I dove back into swellinfo.com right after the hiccup in my forecast. We had another stretch of north winds and calm waters coming up. I saw predictions for a longer period wave coming, despite those north winds, and figured there was some good surf coming. It came, and I finally felt like my analysis of the Swell-info data came in handy. I’ve been checking it ever since.

Fast forward to those glassy days this week. On the website, I saw the swell forecasted to switch suddenly one night. I knew right away that this would be the end of the calm stretch, and maybe this would get the fish biting. My most productive day last week was, after all, in some very rough surf while bucktailing the beach near the inlet. I began to mull over the incoming change in my head, and got excited about the prospects to follow. Like I said, though, the ability to forecast this change was a newly acquired skill. I knew a great change was imminent, but I wasn’t exactly sure when.

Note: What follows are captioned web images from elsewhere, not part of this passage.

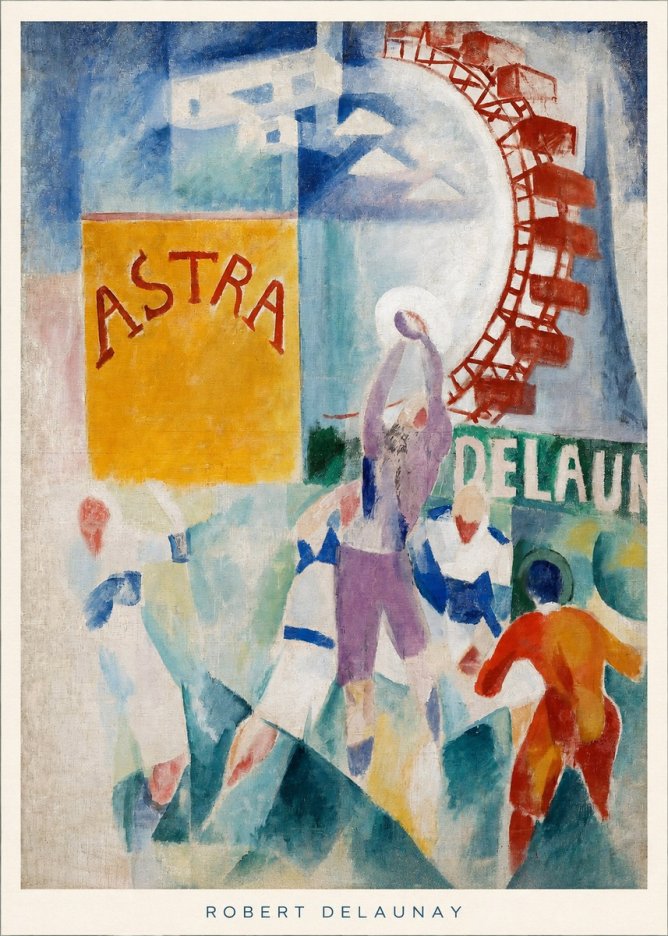 Robert Delaunay Poster for Astra No5 - Affiche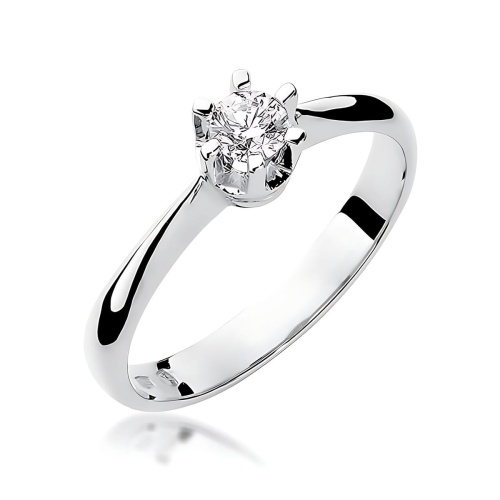 Pierścionek W0036 Diament Laboratoryjny 0,25ct białe złoto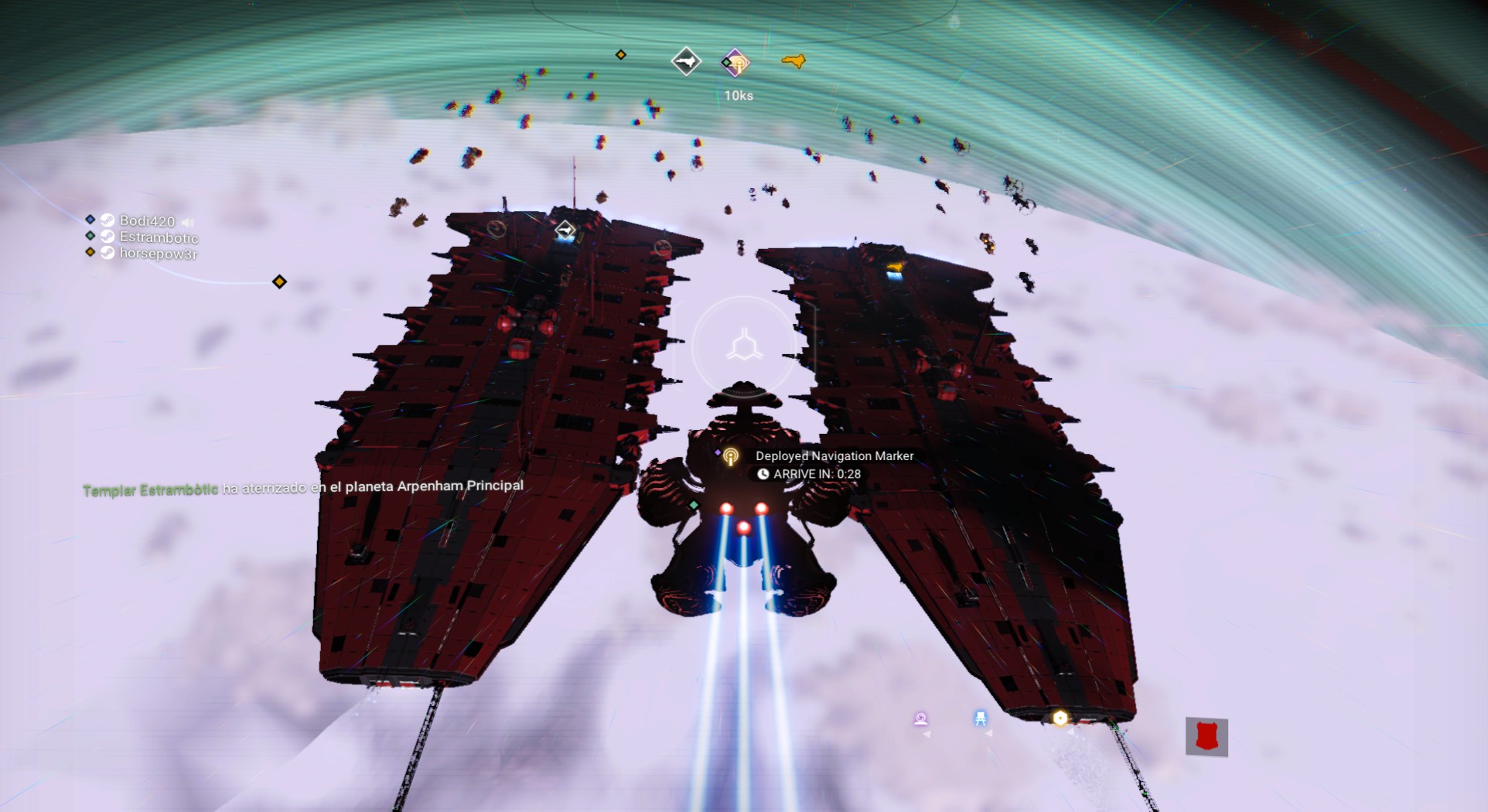 Base Parts Always Have Power plus Multiple Player Freighters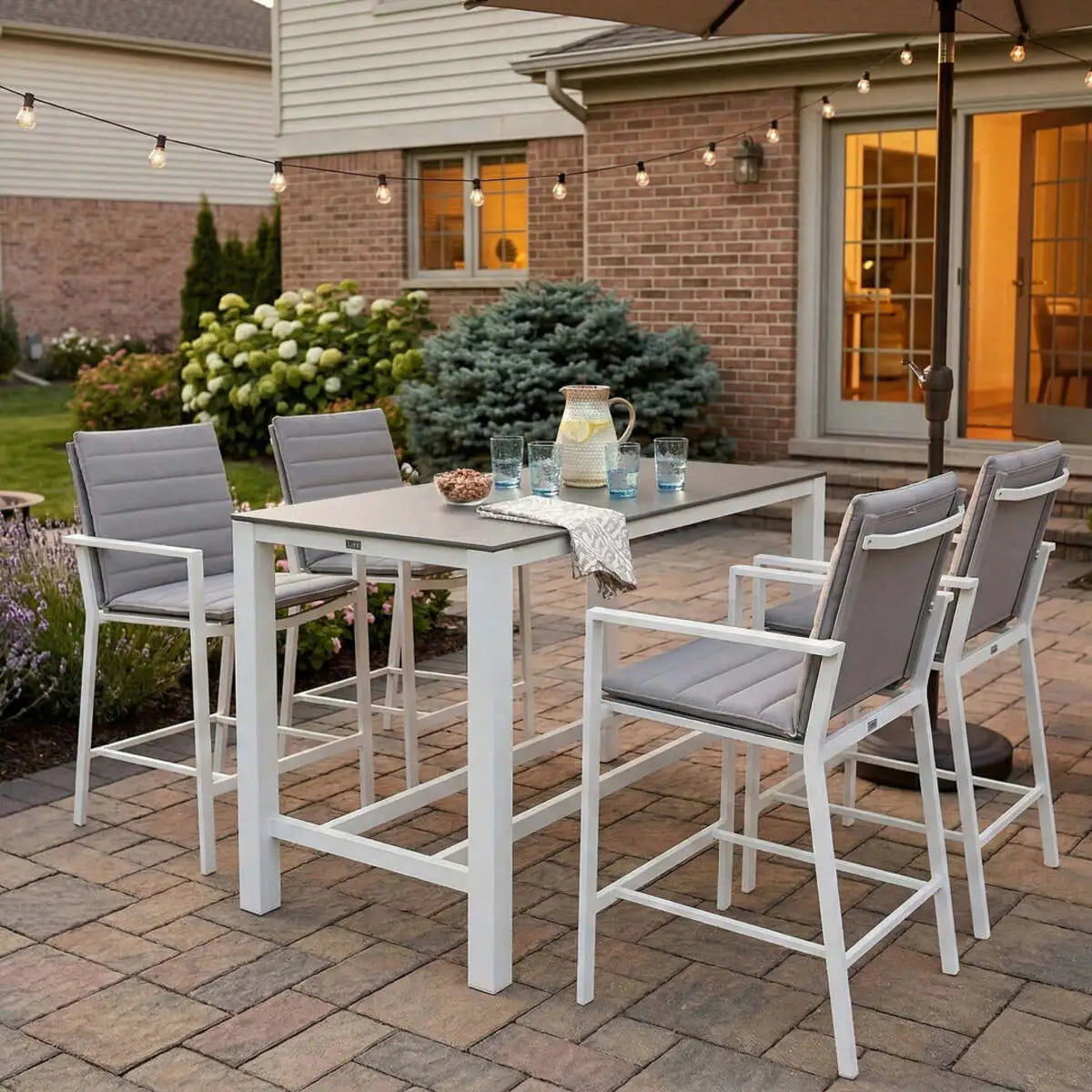 Primavera 5-Piece Bar Set - White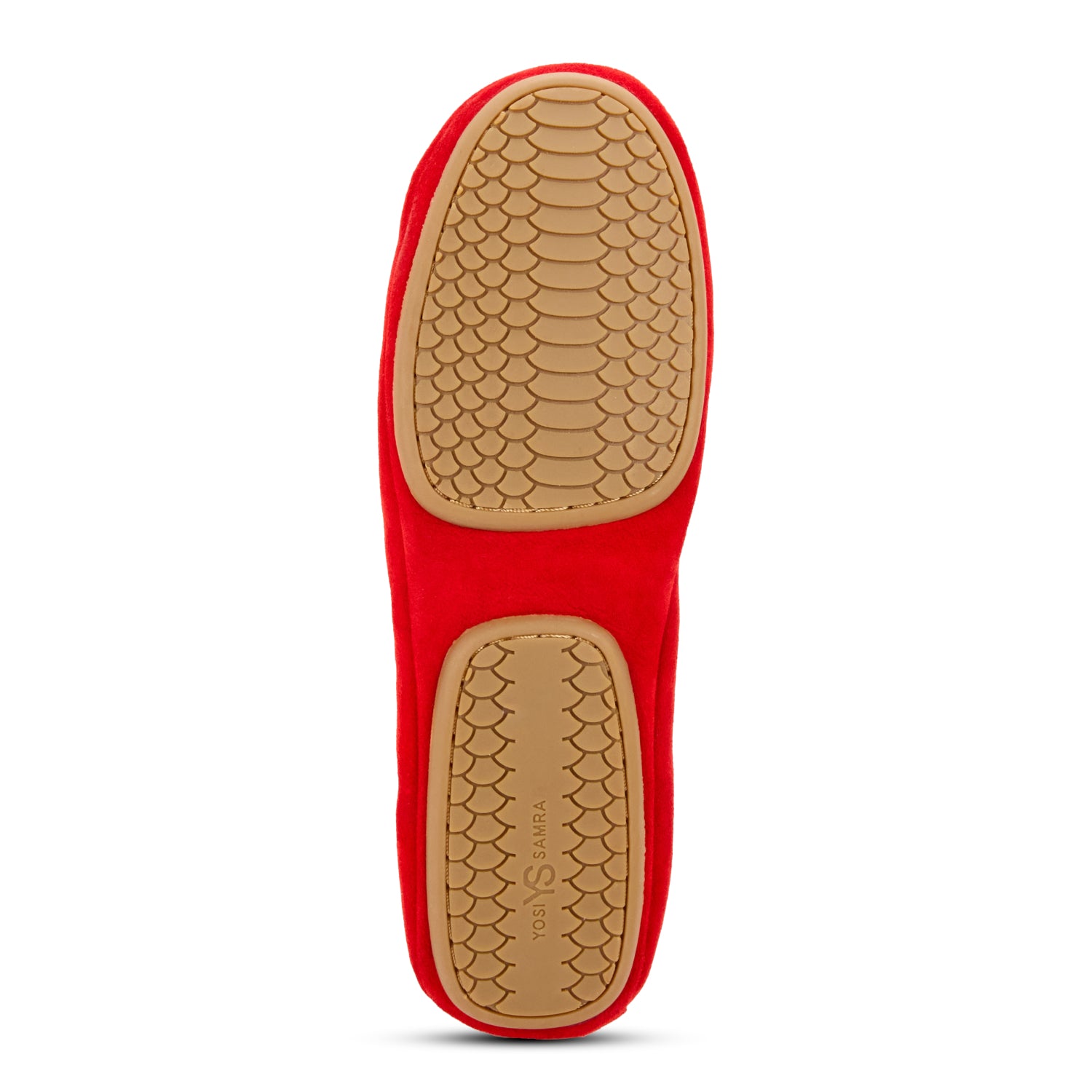 Samara Foldable Ballet Flat in Red Suede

Turns out the change would occur almost right as the swell switched. I watched the ocean as the wave period grew longer, and my excitement grew with it. Perhaps the blitzes would start tomorrow.

Long story short, I spent my time looking for visual signs that the fishes’ attitude changed instead of targeting the fish with a changed attitude. As the swell really began to arrive over night, the fish began chewing. The next morning I awoke to multiple reports of 30+ pound bass being landed from the beach around sunrise. My good friend Nico was one of them. I had missed the window.

It’s always this first week of October when a number of big bass get caught in the surf. It’s likely always around the moon as well. I think that next year, I’ll know exactly when to get out to target these big fish that bite this week. I’ll be looking for a change, whether in swell, wind, or even cloud cover. We had a slow stretch of monotonous conditions, and I grew wary and bored trying to crack the code. All I needed to do was wait for that change, and be there when it happened. Next year, I will be there. I’m hoping for another chance this year, to time the bite like that, but am not counting on it. There should be some real good fishing through the rest of this month, regardless.

There are big fish in the area, and they’re hungry. The bait situation is absolutely ridiculous. Plus, we’re on the back side of the new moon, and therefore have a few more days with extremely high potential for big stripers. Now is the time to get out there and wet a line. Fish the night tides, and try to get out for sunrise. The big fish bites this time of year can be very short-lived, and unforgettable. It’s prime time.

Speaking of changes, the wind is forecasted to pick up significantly tomorrow night as darkness settles. That’ll be a great night to fish. It seems we’ll have calm, pretty, easy waters until then, with light south and north winds prevailing. I think the surf this next week is going to provide some of the best fishing of the year for the shorebound.

There hasn’t been a ton of bunker around lately, until this morning. I could sense they were troubled, evidenced by a quick push into shore just after sunrise this morning. I don’t know what besides whales is bothering the menhaden, but I get the feeling some big fish are going to find these bait schools. It might be stripers, maybe it’ll be tuna. Who the heck can say?

It’s looking real out there, so go get ’em.